Much of the ivory smuggled is destined for China, whose rapidly growing economy has encouraged those enjoying disposable income to splash out on an ivory trinket as a sign of financial success.

“Growing affluence in China, where possession of elephant ivory remains a status symbol, appears to have rendered China the world’s leading destination for illicit ivory,” the UNODC report added.

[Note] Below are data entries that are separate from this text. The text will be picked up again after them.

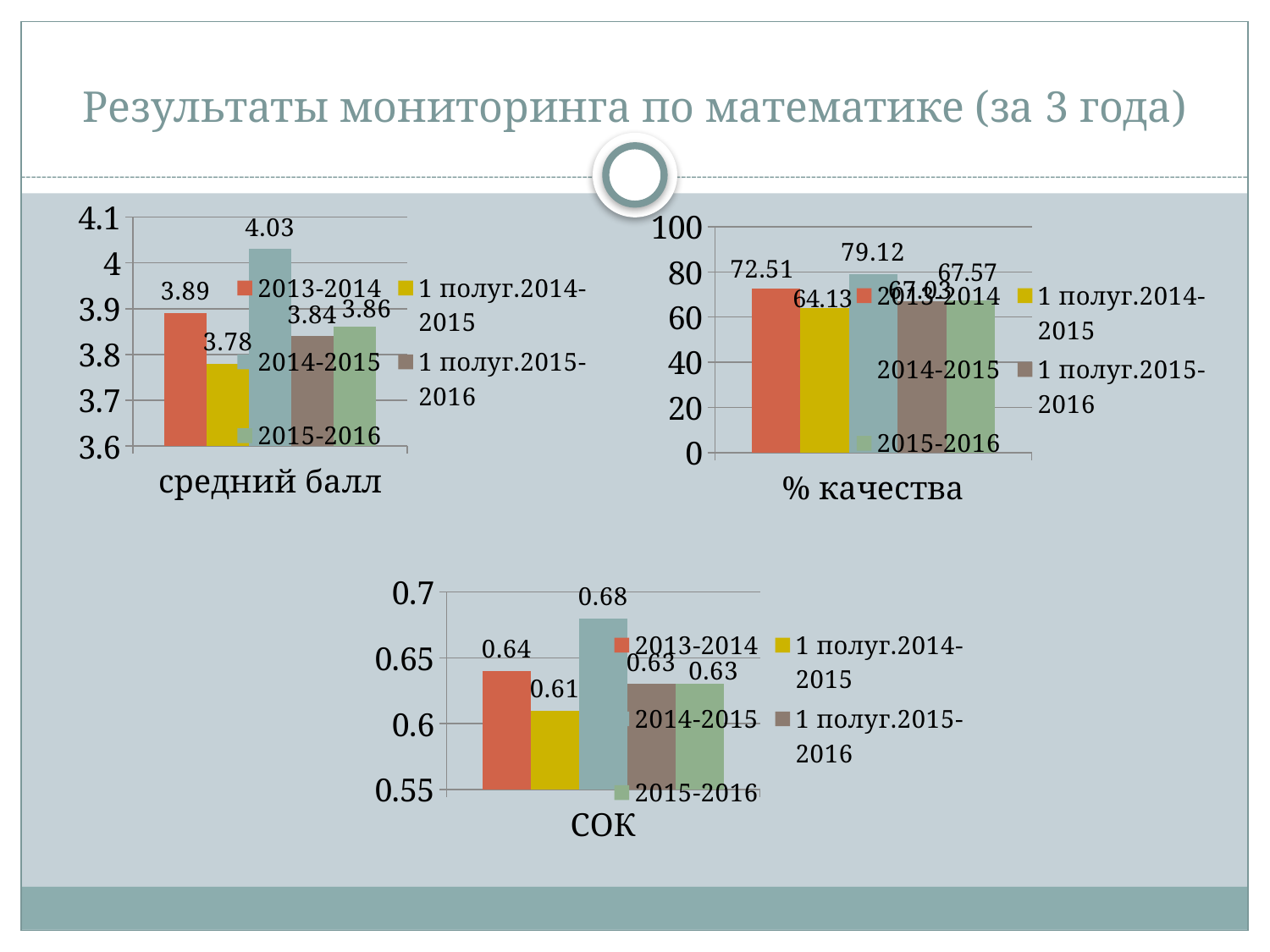
In the chart titled "средний балл", what is the value for 2014-2015? 4.03 In the chart titled "средний балл", which series has the highest value? 2014-2015 In the chart titled "% качества", which is larger: the value for 2013-2014 or the value for 2015-2016? 2013-2014 In the chart titled "% качества", which series has the lowest value? 1 полуг.2014-2015 In the chart titled "средний балл", what is the difference between the 2013-2014 value and the 2015-2016 value? 0.03 In the chart titled "СОК", what is the value for 2014-2015? 0.68 How many series does the legend of the chart titled "СОК" list? 5 In the chart titled "средний балл", what is the value for 1 полуг.2014-2015? 3.78 In the chart titled "% качества", is the value for 2014-2015 greater or less than 80? less In the chart titled "% качества", what is the value for 2013-2014? 72.51 In the chart titled "СОК", what is the difference between the 2014-2015 value and the 1 полуг.2014-2015 value? 0.07 What type of chart is the chart titled "средний балл"? bar chart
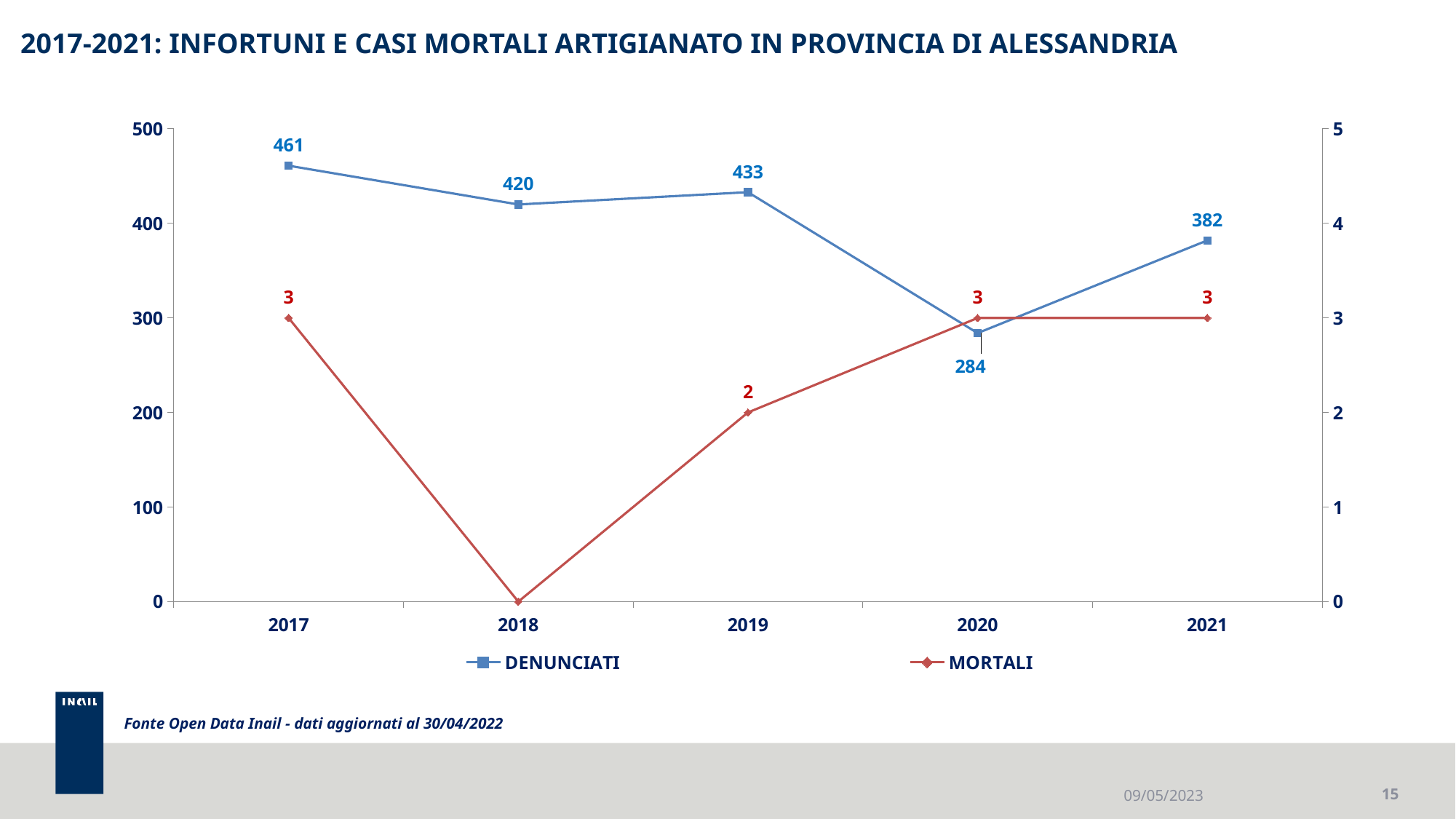
How many years are shown on the x axis? 5 What is the MORTALI value for 2019? 2 What kind of chart is shown on the slide? Line chart How many series does the legend list? 2 What is the DENUNCIATI value for 2020? 284 Does the DENUNCIATI series rise or fall from 2019 to 2020? Fall In which year is the DENUNCIATI value lowest? 2020 What is the DENUNCIATI value for 2017? 461 In which year is the DENUNCIATI value highest? 2017 Which year has a larger DENUNCIATI value, 2018 or 2019? 2019 In which year is the MORTALI value lowest? 2018 What is the difference between the DENUNCIATI values for 2017 and 2021? 79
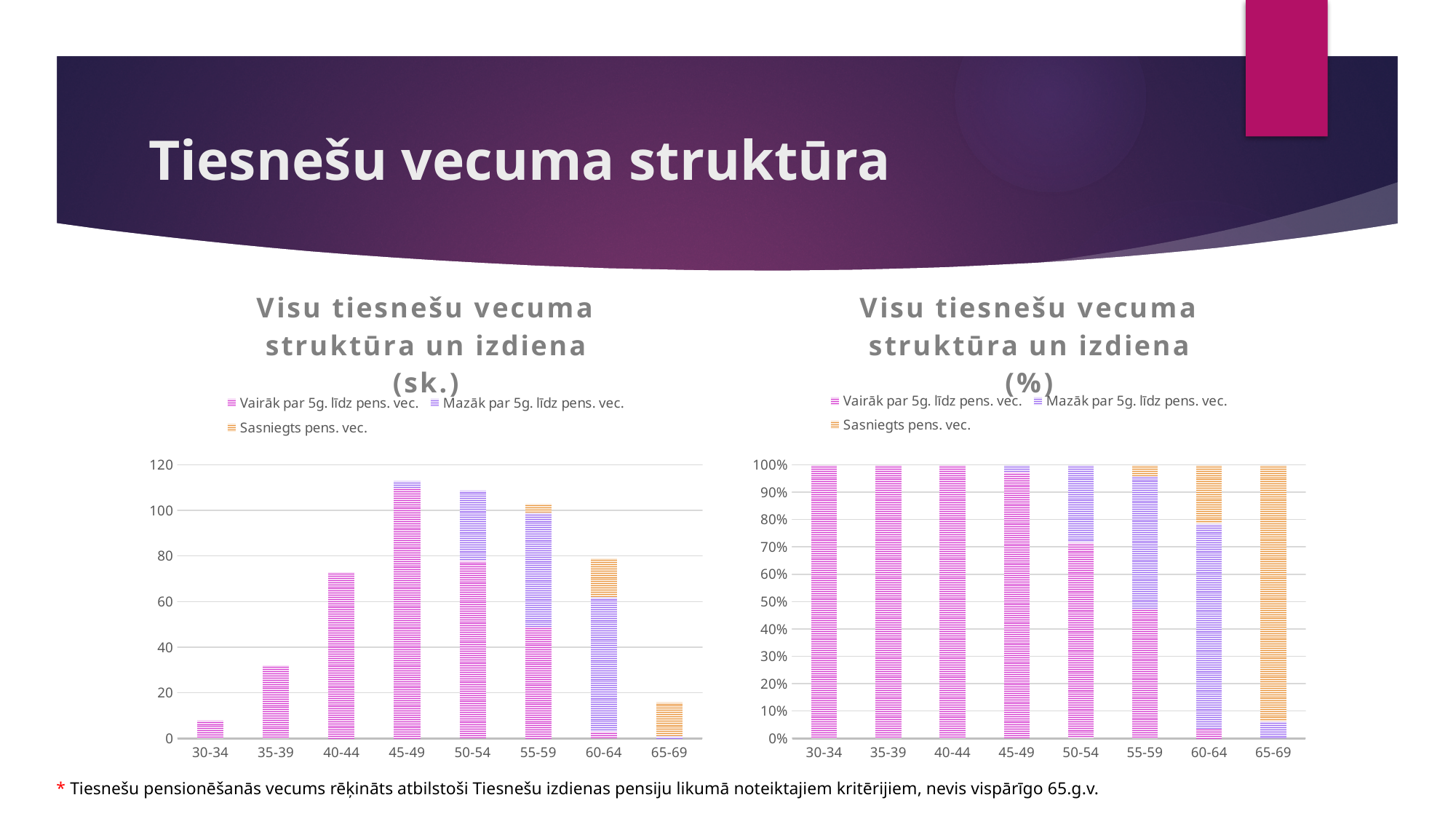
What is the title of the right chart? Visu tiesnešu vecuma struktūra un izdiena (%) In the left chart (sk.), is the total bar for 35-39 greater or less than 40? less In the left chart (sk.), which total bar is larger: 40-44 or 60-64? 60-64 In the left chart (sk.), which age group has the lowest total bar? 30-34 In the right chart (%), is the share of "Sasniegts pens. vec." for 65-69 greater or less than 90%? greater In the right chart (%), is the share of "Vairāk par 5g. līdz pens. vec." for 50-54 greater or less than 60%? greater What kind of chart is the left chart, "Visu tiesnešu vecuma struktūra un izdiena (sk.)"? bar chart How many series does the legend of the right chart, "Visu tiesnešu vecuma struktūra un izdiena (%)", list? 3 How many age-group categories are shown on the x axis of the left chart? 8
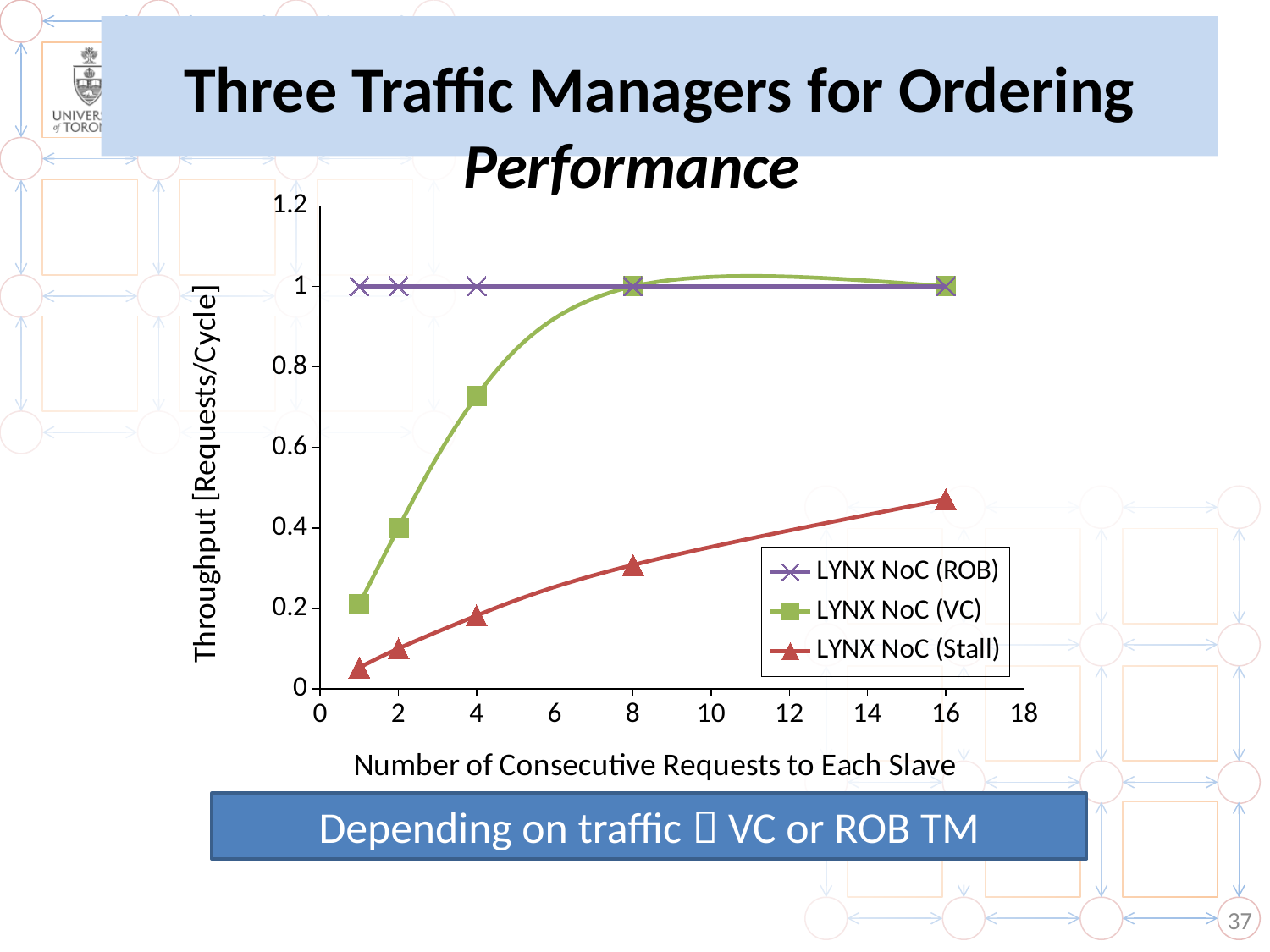
Is the throughput of LYNX NoC (Stall) at 8 consecutive requests greater or less than 0.4? less What is the throughput of LYNX NoC (VC) at 16 consecutive requests to each slave? 1 Which series has the lowest throughput at 1 consecutive request to each slave? LYNX NoC (Stall) How many data points are plotted for the LYNX NoC (Stall) series? 5 Is the throughput of LYNX NoC (Stall) at 16 consecutive requests greater or less than 0.4? greater What kind of chart is shown on the slide? line chart How many series does the legend list? 3 What is the throughput of LYNX NoC (ROB) at 4 consecutive requests to each slave? 1 Is the throughput of LYNX NoC (VC) at 2 consecutive requests greater or less than 0.6? less Does the throughput of LYNX NoC (Stall) rise or fall as the number of consecutive requests increases? rise Which series has the highest throughput at 2 consecutive requests to each slave? LYNX NoC (ROB) At 4 consecutive requests, which has higher throughput: LYNX NoC (VC) or LYNX NoC (Stall)? LYNX NoC (VC)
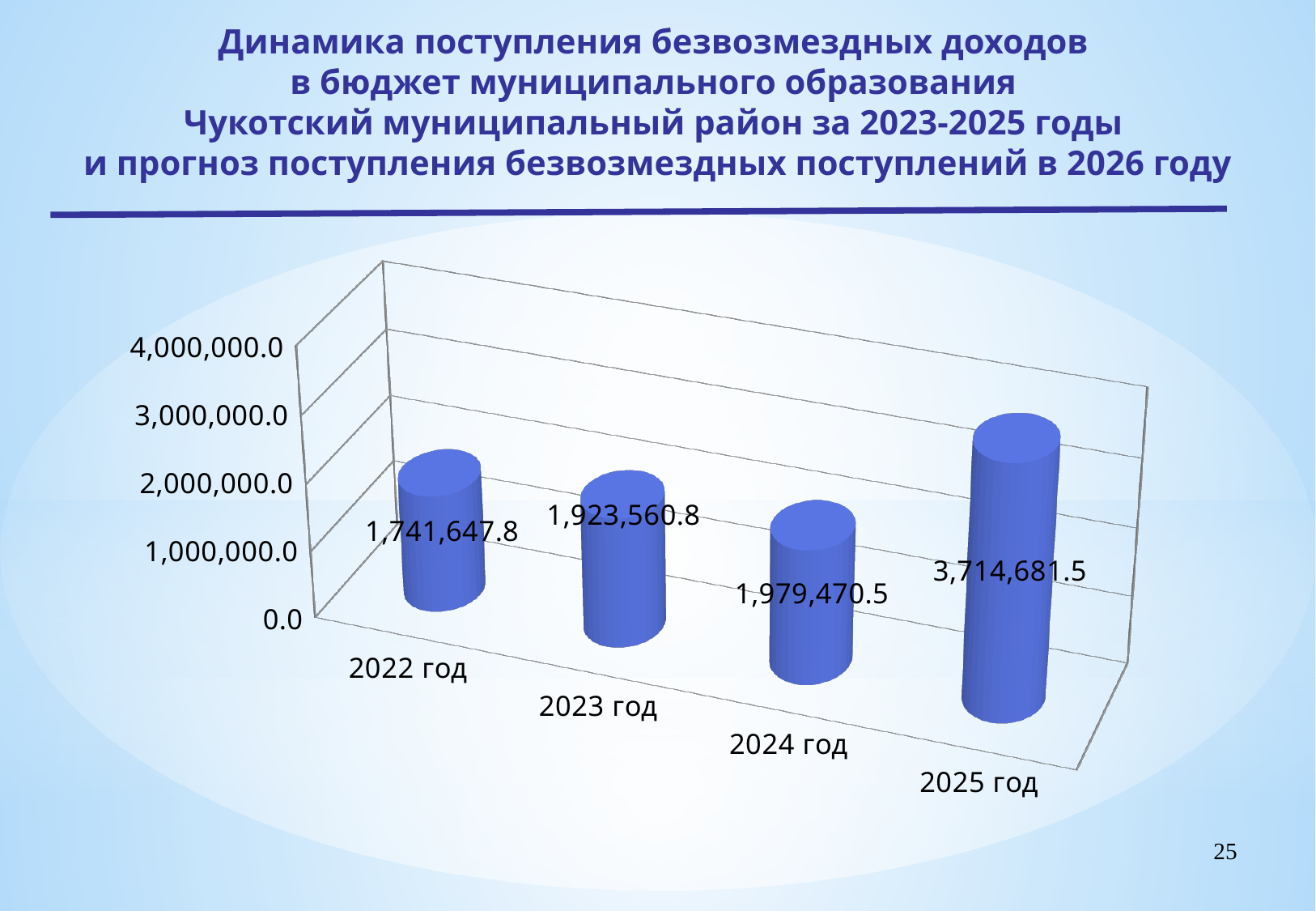
Which year has the highest value? 2025 год Do the values rise or fall from 2022 год to 2025 год? rise What is the value for 2022 год? 1,741,647.8 What is the difference between the values for 2023 год and 2022 год? 181,913.0 Is the value for 2025 год greater or less than 3,000,000.0? greater Which is larger, the value for 2024 год or the value for 2023 год? 2024 год What is the difference between the values for 2025 год and 2024 год? 1,735,211.0 Which year has the lowest value? 2022 год How many years are shown on the chart? 4 What is the value for 2023 год? 1,923,560.8 What is the value for 2025 год? 3,714,681.5 What is the value for 2024 год? 1,979,470.5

The smuggling of rhino horns is a bigger problem for Southern Africa, which has far more of the endangered animals. It is often done by air, due to the value of the horn and its smaller size.

But scores of East African rhinos are also being killed despite wildlife rangers often risking their lives to protect them.

Action is being taken including far stiffer sentences for wildlife crime, with Tanzania this month jailing a Chinese ivory smuggler to 20 years in jail, and Kenya introducing tough new laws with comparable penalties.

But many escape justice: a recent study by the Kenyan conservation campaign group Wildlife Direct found that just 4% of those convicted of wildlife crime in the past spent time in jail.

Tanzania last year launched a crackdown on suspected poachers, operating under what was reported to be a shoot-to-kill policy and making sweeping arrests.

Leakey, 69, a Kenyan national and former head of the government’s Kenya Wildlife Service (KWS), said with the “right management” stemming the poaching was “not an impossible” task.

He was key in stemming the rampant poaching of the late 1980s, bringing in extreme measures to combat poachers including sending helicopter gunships into national parks, and organising the iconic burning of stockpiled ivory.

“It is not valuable, it is tragic rubbish,” Leakey said, waving an ivory carving seized from a smuggler, the tiny tusk of a baby elephant.

“It is putting at risk our heritage… you can regrow a crop but you cannot regrow a wildlife species that disappears.”